La découpe des portes de la Bugatti Type 57 SC Atlantic déborde sur le toit pour faciliter la descente et la montée dans ce coupé à la silhouette ramassée. Sur les deux premiers modèles, les phares sont logés dans les ailes ; sur les deux derniers, ils sont abrités dans des boîtiers indépendants. Chaque modèle est cependant unique et se distingue des autres par différents détails. « La Type 57 SC Atlantic est un véritable manifeste de design signé Jean Bugatti. À l’époque, les proportions extraordinaires de ce chef-d’œuvre étaient absolument uniques. De nos jours, l’élégance de ce design d’exception continue d’exercer la même fascination », déclare Achim Anscheidt, Directeur du Design chez Bugatti.
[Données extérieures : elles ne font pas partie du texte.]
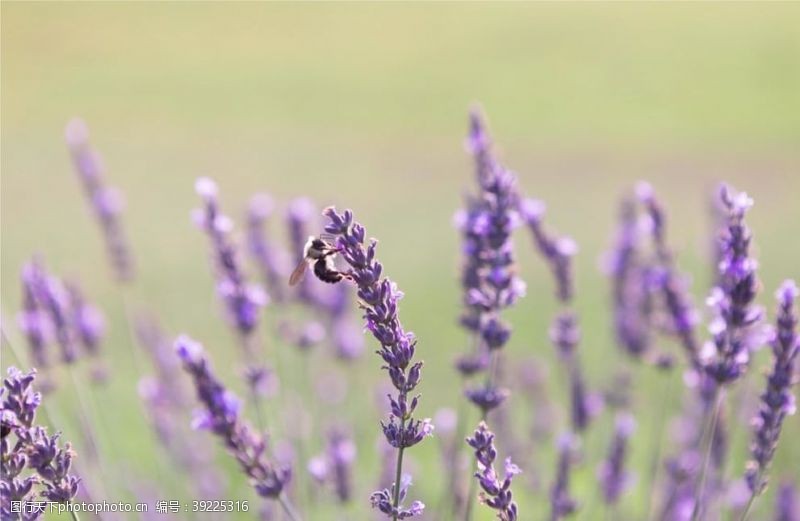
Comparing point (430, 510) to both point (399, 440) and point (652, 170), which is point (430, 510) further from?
point (652, 170)

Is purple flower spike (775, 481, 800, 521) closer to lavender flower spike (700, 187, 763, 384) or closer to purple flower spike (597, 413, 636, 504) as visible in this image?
purple flower spike (597, 413, 636, 504)

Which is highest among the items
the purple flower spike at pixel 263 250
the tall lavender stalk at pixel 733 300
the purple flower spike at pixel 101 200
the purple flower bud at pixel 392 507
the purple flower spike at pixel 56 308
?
the purple flower spike at pixel 101 200

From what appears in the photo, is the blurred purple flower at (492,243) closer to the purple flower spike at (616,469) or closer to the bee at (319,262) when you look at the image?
the bee at (319,262)

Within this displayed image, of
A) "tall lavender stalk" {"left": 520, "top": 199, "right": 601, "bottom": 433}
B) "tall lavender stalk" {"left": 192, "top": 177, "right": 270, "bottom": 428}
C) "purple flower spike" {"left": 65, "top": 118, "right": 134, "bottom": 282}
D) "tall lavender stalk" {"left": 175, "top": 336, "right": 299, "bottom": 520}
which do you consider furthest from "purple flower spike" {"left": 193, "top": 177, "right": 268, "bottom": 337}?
"purple flower spike" {"left": 65, "top": 118, "right": 134, "bottom": 282}

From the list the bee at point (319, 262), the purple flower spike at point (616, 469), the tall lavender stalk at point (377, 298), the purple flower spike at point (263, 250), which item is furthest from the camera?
the purple flower spike at point (263, 250)

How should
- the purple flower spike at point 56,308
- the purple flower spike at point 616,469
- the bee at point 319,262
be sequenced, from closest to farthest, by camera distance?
the bee at point 319,262 < the purple flower spike at point 56,308 < the purple flower spike at point 616,469

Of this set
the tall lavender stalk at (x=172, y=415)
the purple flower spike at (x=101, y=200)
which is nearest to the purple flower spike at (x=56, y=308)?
the tall lavender stalk at (x=172, y=415)

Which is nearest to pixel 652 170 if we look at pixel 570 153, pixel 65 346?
pixel 570 153
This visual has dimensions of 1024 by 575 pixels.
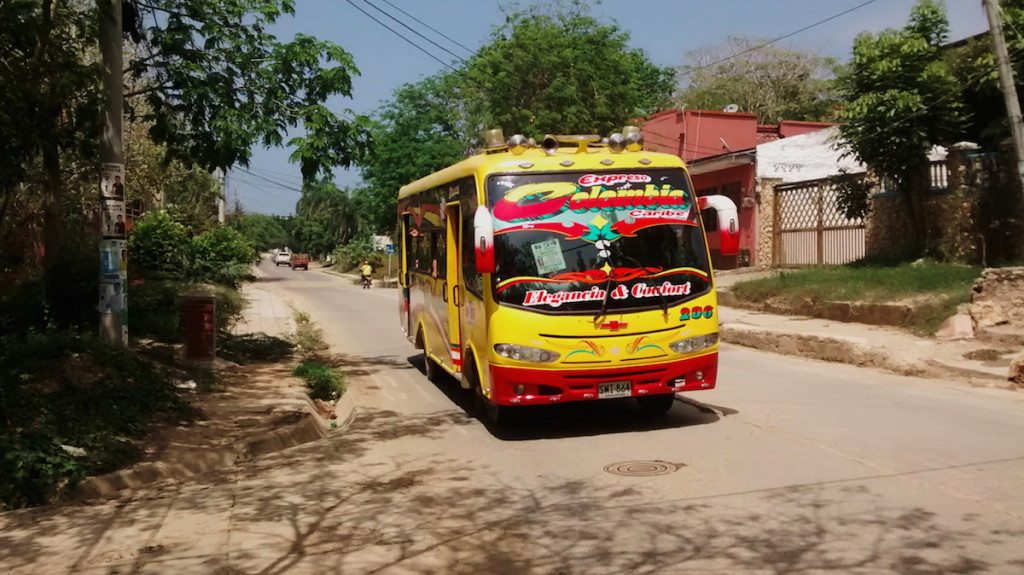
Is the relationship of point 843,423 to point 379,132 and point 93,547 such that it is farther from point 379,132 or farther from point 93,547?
point 379,132

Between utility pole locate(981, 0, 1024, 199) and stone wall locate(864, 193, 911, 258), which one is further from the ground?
utility pole locate(981, 0, 1024, 199)

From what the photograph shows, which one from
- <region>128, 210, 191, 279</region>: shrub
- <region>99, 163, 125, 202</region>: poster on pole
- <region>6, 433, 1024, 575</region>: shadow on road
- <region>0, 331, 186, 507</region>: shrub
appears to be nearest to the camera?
<region>6, 433, 1024, 575</region>: shadow on road

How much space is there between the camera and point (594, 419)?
A: 372 inches

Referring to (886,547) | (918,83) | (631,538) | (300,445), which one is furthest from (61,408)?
(918,83)

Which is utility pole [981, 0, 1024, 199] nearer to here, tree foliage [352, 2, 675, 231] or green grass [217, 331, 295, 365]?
green grass [217, 331, 295, 365]

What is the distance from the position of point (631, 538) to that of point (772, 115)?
1970 inches

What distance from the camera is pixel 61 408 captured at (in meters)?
8.01

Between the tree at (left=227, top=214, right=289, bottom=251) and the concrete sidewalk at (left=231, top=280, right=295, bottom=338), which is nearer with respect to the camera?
the concrete sidewalk at (left=231, top=280, right=295, bottom=338)

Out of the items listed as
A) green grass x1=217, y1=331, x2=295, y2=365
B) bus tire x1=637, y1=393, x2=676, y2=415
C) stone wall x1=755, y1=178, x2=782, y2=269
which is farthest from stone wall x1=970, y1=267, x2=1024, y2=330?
stone wall x1=755, y1=178, x2=782, y2=269

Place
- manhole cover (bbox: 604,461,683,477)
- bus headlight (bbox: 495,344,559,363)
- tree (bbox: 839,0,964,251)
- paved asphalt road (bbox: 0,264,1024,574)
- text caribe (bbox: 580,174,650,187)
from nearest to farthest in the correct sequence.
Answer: paved asphalt road (bbox: 0,264,1024,574), manhole cover (bbox: 604,461,683,477), bus headlight (bbox: 495,344,559,363), text caribe (bbox: 580,174,650,187), tree (bbox: 839,0,964,251)

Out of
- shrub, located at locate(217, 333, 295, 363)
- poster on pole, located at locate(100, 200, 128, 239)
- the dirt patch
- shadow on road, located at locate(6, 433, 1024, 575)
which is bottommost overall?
shadow on road, located at locate(6, 433, 1024, 575)

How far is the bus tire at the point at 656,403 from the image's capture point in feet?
30.6

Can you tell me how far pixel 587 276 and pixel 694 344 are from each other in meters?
1.24

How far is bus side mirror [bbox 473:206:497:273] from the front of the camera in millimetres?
7922
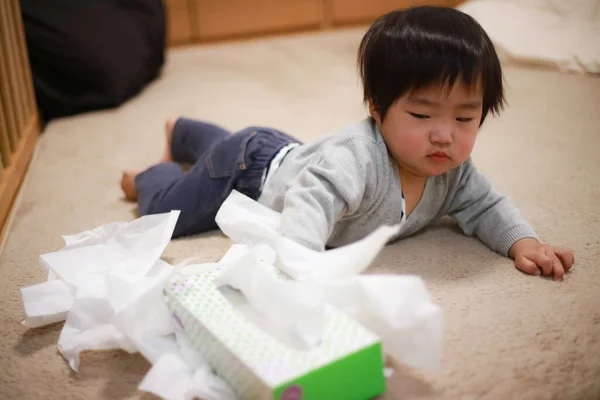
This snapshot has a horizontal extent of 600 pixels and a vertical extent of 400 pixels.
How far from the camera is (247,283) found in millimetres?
646

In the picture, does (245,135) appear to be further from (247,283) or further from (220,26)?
(220,26)

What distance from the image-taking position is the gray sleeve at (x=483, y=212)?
0.89 m

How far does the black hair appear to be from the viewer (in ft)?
2.53

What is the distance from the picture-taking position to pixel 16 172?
1.18 m

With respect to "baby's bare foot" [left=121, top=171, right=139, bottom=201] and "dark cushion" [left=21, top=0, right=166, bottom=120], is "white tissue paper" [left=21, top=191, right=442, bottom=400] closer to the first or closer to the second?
"baby's bare foot" [left=121, top=171, right=139, bottom=201]

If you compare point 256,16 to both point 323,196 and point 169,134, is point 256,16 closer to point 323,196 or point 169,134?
point 169,134

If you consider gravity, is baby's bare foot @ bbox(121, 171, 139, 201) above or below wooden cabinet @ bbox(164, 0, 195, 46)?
below

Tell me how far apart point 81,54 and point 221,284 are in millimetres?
1174

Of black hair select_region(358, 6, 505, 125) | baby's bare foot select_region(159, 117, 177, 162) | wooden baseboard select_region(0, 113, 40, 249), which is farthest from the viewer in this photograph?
baby's bare foot select_region(159, 117, 177, 162)

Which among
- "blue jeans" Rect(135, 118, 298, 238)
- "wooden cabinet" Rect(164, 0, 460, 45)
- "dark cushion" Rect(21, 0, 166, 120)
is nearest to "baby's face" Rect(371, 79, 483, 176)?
"blue jeans" Rect(135, 118, 298, 238)

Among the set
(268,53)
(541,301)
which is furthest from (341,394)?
(268,53)

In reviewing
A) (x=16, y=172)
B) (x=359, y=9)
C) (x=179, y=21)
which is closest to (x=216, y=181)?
(x=16, y=172)

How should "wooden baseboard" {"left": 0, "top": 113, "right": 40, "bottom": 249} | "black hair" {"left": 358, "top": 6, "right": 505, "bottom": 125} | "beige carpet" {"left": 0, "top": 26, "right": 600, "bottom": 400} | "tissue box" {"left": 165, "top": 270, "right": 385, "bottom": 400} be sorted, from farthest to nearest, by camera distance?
"wooden baseboard" {"left": 0, "top": 113, "right": 40, "bottom": 249} < "black hair" {"left": 358, "top": 6, "right": 505, "bottom": 125} < "beige carpet" {"left": 0, "top": 26, "right": 600, "bottom": 400} < "tissue box" {"left": 165, "top": 270, "right": 385, "bottom": 400}

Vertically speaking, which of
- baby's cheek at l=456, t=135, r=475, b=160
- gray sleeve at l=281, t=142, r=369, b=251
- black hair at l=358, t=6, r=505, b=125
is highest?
black hair at l=358, t=6, r=505, b=125
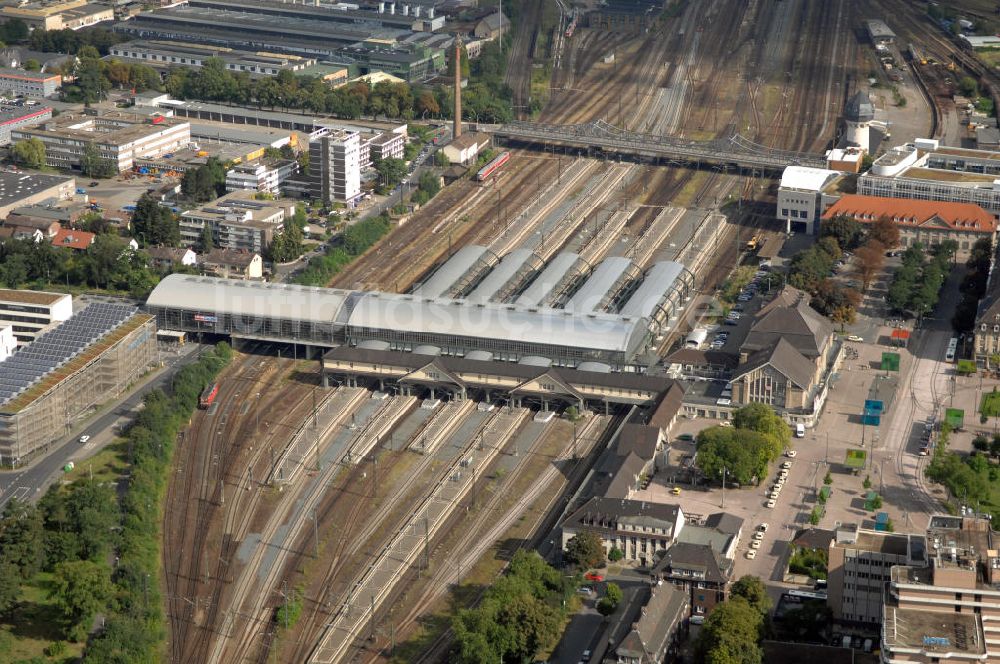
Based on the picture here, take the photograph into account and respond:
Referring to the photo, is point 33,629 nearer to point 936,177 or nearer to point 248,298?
point 248,298

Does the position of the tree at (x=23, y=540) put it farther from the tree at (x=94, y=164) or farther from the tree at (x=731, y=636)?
the tree at (x=94, y=164)

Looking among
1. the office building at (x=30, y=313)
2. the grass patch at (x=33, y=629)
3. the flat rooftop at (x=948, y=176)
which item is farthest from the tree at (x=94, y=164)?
the grass patch at (x=33, y=629)

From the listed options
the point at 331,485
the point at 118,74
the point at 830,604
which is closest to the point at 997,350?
the point at 830,604

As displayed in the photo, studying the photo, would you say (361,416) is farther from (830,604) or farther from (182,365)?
(830,604)

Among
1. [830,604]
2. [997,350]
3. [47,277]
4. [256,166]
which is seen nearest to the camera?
[830,604]

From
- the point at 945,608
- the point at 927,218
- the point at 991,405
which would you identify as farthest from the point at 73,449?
the point at 927,218

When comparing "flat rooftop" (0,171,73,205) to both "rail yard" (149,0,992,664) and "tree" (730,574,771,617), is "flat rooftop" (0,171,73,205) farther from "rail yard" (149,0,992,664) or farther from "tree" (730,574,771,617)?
"tree" (730,574,771,617)

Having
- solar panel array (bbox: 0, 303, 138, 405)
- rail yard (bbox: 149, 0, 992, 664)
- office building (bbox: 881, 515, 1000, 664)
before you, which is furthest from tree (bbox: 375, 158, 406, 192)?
office building (bbox: 881, 515, 1000, 664)
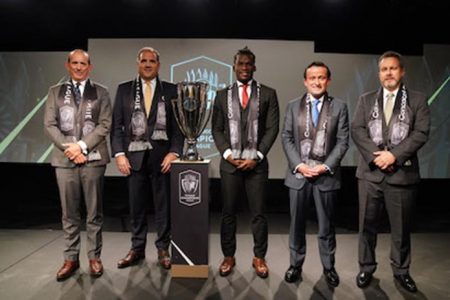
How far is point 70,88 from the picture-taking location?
105 inches

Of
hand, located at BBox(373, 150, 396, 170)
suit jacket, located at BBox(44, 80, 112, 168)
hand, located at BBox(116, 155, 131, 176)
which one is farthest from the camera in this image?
hand, located at BBox(116, 155, 131, 176)

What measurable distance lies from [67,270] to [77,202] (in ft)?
1.58

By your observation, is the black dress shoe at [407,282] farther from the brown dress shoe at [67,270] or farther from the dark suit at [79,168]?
the brown dress shoe at [67,270]

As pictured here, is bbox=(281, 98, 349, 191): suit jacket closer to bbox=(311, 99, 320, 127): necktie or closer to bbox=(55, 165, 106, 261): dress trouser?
bbox=(311, 99, 320, 127): necktie

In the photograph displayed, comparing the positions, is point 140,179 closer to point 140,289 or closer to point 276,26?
point 140,289

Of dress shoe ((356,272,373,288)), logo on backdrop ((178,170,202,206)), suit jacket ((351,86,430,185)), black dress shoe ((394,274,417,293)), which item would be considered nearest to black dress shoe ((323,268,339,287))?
dress shoe ((356,272,373,288))

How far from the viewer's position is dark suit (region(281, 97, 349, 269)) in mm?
2480

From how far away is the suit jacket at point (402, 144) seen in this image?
2383 millimetres

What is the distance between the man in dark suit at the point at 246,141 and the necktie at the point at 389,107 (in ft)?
2.39

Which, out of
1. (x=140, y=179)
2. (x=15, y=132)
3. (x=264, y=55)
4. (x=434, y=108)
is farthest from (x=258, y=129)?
(x=15, y=132)

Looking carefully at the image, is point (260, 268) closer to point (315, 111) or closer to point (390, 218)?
point (390, 218)

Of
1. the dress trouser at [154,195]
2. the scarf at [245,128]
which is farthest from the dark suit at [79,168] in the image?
the scarf at [245,128]

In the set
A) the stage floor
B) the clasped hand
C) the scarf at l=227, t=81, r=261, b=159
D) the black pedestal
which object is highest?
the scarf at l=227, t=81, r=261, b=159

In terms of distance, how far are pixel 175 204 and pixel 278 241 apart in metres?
1.38
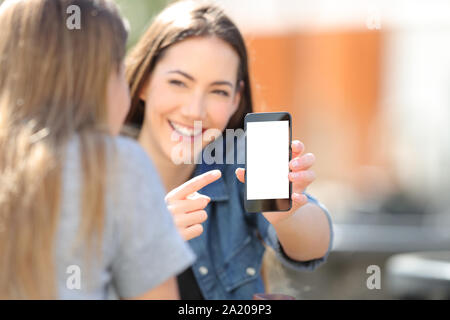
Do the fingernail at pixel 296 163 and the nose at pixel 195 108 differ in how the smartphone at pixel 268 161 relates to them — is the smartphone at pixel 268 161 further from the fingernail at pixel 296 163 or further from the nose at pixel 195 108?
the nose at pixel 195 108

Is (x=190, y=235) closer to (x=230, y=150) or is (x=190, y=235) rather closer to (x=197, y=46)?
(x=230, y=150)

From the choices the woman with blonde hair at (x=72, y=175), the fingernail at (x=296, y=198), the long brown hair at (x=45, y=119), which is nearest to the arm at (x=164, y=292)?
the woman with blonde hair at (x=72, y=175)

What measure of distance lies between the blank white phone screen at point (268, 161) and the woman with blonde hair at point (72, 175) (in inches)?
6.9

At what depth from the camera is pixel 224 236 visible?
4.28ft

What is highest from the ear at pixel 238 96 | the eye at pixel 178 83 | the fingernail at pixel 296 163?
the eye at pixel 178 83

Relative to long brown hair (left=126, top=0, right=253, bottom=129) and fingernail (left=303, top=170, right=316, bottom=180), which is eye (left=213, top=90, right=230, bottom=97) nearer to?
long brown hair (left=126, top=0, right=253, bottom=129)

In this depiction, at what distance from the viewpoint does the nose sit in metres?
1.20

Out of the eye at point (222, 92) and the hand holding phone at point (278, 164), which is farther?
the eye at point (222, 92)

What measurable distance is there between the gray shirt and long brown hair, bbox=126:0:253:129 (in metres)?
0.28

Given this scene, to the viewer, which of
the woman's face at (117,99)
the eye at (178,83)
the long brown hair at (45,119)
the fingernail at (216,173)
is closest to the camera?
the long brown hair at (45,119)

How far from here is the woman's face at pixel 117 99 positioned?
1.02 m

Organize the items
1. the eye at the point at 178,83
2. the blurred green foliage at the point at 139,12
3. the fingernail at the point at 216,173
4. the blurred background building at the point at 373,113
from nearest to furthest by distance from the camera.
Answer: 1. the fingernail at the point at 216,173
2. the eye at the point at 178,83
3. the blurred green foliage at the point at 139,12
4. the blurred background building at the point at 373,113

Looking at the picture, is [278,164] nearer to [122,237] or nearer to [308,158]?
[308,158]

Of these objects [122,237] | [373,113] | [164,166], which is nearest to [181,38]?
[164,166]
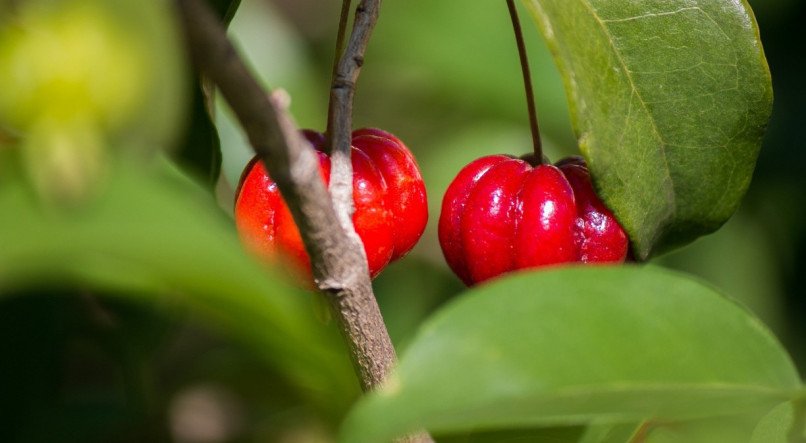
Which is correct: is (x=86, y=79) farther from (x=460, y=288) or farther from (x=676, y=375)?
(x=460, y=288)

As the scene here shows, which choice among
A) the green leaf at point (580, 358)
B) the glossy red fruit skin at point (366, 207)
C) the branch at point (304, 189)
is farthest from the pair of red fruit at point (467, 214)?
the green leaf at point (580, 358)

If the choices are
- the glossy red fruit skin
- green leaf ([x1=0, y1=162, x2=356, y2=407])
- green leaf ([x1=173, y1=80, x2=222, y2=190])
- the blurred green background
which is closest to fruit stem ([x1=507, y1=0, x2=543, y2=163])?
the glossy red fruit skin

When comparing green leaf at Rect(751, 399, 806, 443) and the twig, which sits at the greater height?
the twig

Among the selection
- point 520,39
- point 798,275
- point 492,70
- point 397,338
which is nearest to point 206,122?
point 520,39

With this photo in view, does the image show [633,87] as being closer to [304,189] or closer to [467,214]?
[467,214]

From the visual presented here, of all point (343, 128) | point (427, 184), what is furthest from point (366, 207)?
point (427, 184)

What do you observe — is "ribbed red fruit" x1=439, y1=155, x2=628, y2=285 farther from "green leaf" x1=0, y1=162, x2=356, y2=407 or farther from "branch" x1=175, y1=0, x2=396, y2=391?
"green leaf" x1=0, y1=162, x2=356, y2=407
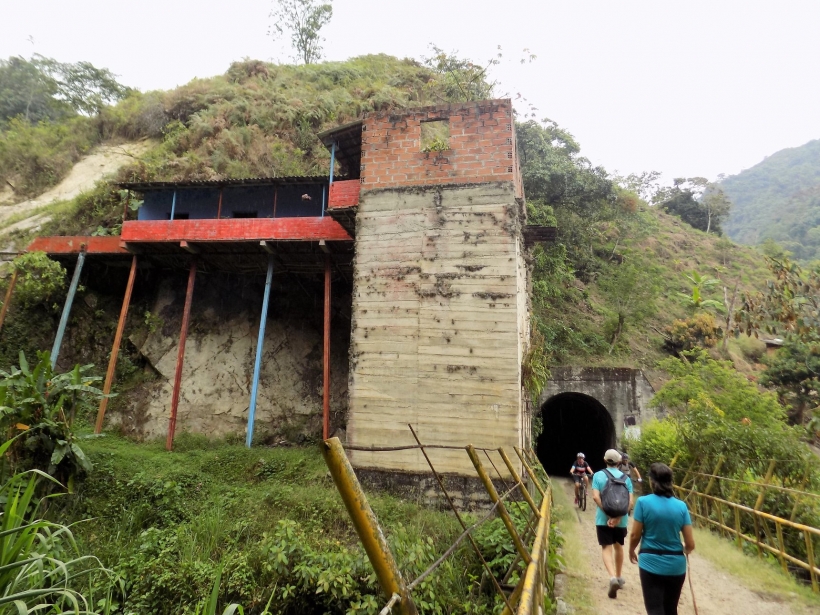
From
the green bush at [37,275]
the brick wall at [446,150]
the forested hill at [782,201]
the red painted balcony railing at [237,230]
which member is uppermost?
the forested hill at [782,201]

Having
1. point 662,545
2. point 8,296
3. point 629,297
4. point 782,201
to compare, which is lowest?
point 662,545

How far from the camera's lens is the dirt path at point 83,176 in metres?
19.7

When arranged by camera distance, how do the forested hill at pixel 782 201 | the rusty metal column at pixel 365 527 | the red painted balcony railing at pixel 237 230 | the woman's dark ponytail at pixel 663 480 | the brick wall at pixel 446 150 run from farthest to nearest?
the forested hill at pixel 782 201 → the red painted balcony railing at pixel 237 230 → the brick wall at pixel 446 150 → the woman's dark ponytail at pixel 663 480 → the rusty metal column at pixel 365 527

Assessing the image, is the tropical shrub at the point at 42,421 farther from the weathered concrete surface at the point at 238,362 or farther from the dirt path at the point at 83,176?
the dirt path at the point at 83,176

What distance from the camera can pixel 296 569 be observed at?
5137mm

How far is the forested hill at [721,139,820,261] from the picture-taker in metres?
46.0

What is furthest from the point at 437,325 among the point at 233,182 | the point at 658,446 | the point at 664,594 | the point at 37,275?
the point at 37,275

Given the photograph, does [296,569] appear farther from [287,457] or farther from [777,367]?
[777,367]

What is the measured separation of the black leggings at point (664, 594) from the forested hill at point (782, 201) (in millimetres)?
50514

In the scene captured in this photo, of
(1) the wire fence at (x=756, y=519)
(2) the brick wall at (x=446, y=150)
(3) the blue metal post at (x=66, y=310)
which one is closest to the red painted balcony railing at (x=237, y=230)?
(3) the blue metal post at (x=66, y=310)

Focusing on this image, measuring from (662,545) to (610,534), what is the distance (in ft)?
4.84

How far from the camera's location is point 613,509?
4676 mm

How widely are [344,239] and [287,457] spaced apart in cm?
552

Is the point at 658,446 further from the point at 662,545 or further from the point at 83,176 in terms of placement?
the point at 83,176
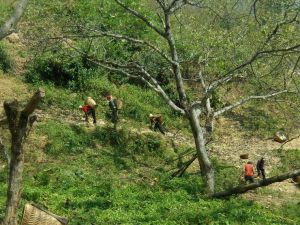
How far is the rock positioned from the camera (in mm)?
25922

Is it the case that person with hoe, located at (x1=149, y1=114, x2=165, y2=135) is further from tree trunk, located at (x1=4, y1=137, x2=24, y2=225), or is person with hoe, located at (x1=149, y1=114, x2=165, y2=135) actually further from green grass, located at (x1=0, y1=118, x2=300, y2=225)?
tree trunk, located at (x1=4, y1=137, x2=24, y2=225)

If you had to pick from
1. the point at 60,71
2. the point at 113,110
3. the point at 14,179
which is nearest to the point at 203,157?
the point at 113,110

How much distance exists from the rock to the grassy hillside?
1.45 feet

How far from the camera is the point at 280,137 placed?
85.1 feet

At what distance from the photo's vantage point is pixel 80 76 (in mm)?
25188

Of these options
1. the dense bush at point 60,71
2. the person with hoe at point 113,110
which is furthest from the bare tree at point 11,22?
the dense bush at point 60,71

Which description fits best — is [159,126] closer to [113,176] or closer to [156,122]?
[156,122]

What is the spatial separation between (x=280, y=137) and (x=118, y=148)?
9.73m

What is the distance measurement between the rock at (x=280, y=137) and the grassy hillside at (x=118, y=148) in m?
0.44

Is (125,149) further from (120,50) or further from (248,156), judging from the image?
(120,50)

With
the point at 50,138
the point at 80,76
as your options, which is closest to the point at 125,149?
the point at 50,138

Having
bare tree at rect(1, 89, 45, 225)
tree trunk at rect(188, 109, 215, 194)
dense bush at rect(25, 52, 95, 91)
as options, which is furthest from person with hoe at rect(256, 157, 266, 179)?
bare tree at rect(1, 89, 45, 225)

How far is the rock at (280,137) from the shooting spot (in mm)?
25922

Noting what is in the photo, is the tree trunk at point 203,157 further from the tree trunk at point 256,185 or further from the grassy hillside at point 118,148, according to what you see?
the tree trunk at point 256,185
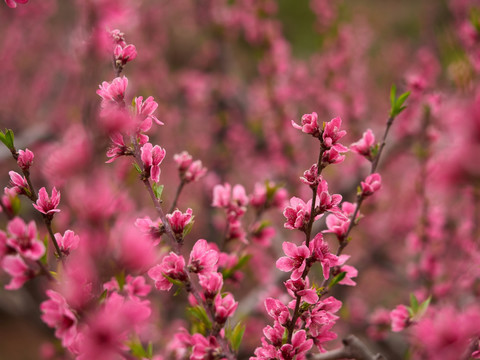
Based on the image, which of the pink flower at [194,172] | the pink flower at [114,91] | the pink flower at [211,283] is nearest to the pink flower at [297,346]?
the pink flower at [211,283]

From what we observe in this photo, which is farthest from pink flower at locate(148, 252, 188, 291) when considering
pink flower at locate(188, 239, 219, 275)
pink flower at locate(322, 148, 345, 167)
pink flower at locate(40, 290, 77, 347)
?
pink flower at locate(322, 148, 345, 167)

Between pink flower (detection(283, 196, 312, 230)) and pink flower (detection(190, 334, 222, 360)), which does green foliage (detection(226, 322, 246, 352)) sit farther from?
pink flower (detection(283, 196, 312, 230))

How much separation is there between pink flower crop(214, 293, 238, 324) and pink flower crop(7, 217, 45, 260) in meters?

Au fil des ans, les Bugatti Type 57 SC Atlantic ont remporté de nombreuses récompenses dans les concours d’élégance internationaux pour voitures anciennes tels que celui de Pebble Beach, en Californie. « La fameuse couture rivetée en aluminium qui traverse le toit est aujourd’hui encore une caractéristique de design unique et élégante », ajoute Achim Anscheidt.
Sous le capot, le coupé est doté d’un moteur huit cylindres en ligne de 3,3 l de cylindrée qui se distingue autant par sa mécanique précise que par sa puissance de 200 ch environ, qui permet à la Bugatti Type 57 SC Atlantic d’atteindre une vitesse de pointe de plus de 200 km/h, à une époque où des calèches circulent encore sur certaines routes. « Depuis toujours chez Bugatti, les maîtres mots sont l’innovation et le progrès : la forme suit la performance. Aujourd’hui encore, nous respectons cette tradition », déclare Stephan Winkelmann.
Seulement trois exemplaires livrés à des clients
Seuls trois exemplaires du modèle Atlantic, qui était confectionné à la main, furent vendus à des clients. En 1936, Bugatti construisit la première Bugatti Type 57 SC Atlantic pour le banquier britannique Victor Rothschild. Ce modèle était alors dépourvu de compresseur et arborait une livrée bleu gris. L’Atlantic de Victor Rothschild est aujourd’hui connue sous son numéro de châssis : 57 374. Le troisième exemplaire fabriqué par Bugatti, frappé du numéro 57 473, fut livré au Français Jacques Holzschuh en octobre de la même année. Le deuxième propriétaire du coupé, un collectionneur, se retrouva piégé sur un passage à niveau avec son Atlantic : il périt dans l’accident et la voiture fut complètement détruite. Plusieurs dizaines d’années plus tard, elle fut entièrement restaurée, bien que le moteur fût perdu dans l’accident. Le dernier modèle Atlantic construit est actuellement la propriété du créateur de mode Ralph Lauren. Doté du numéro de châssis 57 591, cet exemplaire construit en mai 1938 fut initialement livré au Britannique R.B. Pope.
Quant à la deuxième Atlantic, Jean Bugatti la fit confectionner pour lui-même. Personne d’autre n’était autorisé à s’asseoir derrière le grand volant de ce coupé frappé du numéro de châssis 57 453, à l’exception de quelques-uns de ses amis, pour la plupart des pilotes de la marque. Dotée d’un pare-chocs avant et de portes plus basses, la « Voiture Noire » fut mise en vedette sur les photographies des brochures et dans les salons internationaux, notamment à Lyon et Nice. Contrairement aux autres modèles, nul ne sait ce qu’il advint du coupé après 1938. Il se peut que Jean Bugatti l’ait vendu à un pilote de ses amis, ou, plus vraisemblablement, qu’il l’ait expédié dans une région plus sûre quand les troupes allemandes investirent l’Alsace. Une chose est sûre : on ne retrouva jamais la deuxième Atlantic. Sa disparition demeure l’un des plus grands mystères de l’histoire de l’automobile. Selon les experts, si elle venait à refaire surface, sa valeur dépasserait les 100 millions d’euros.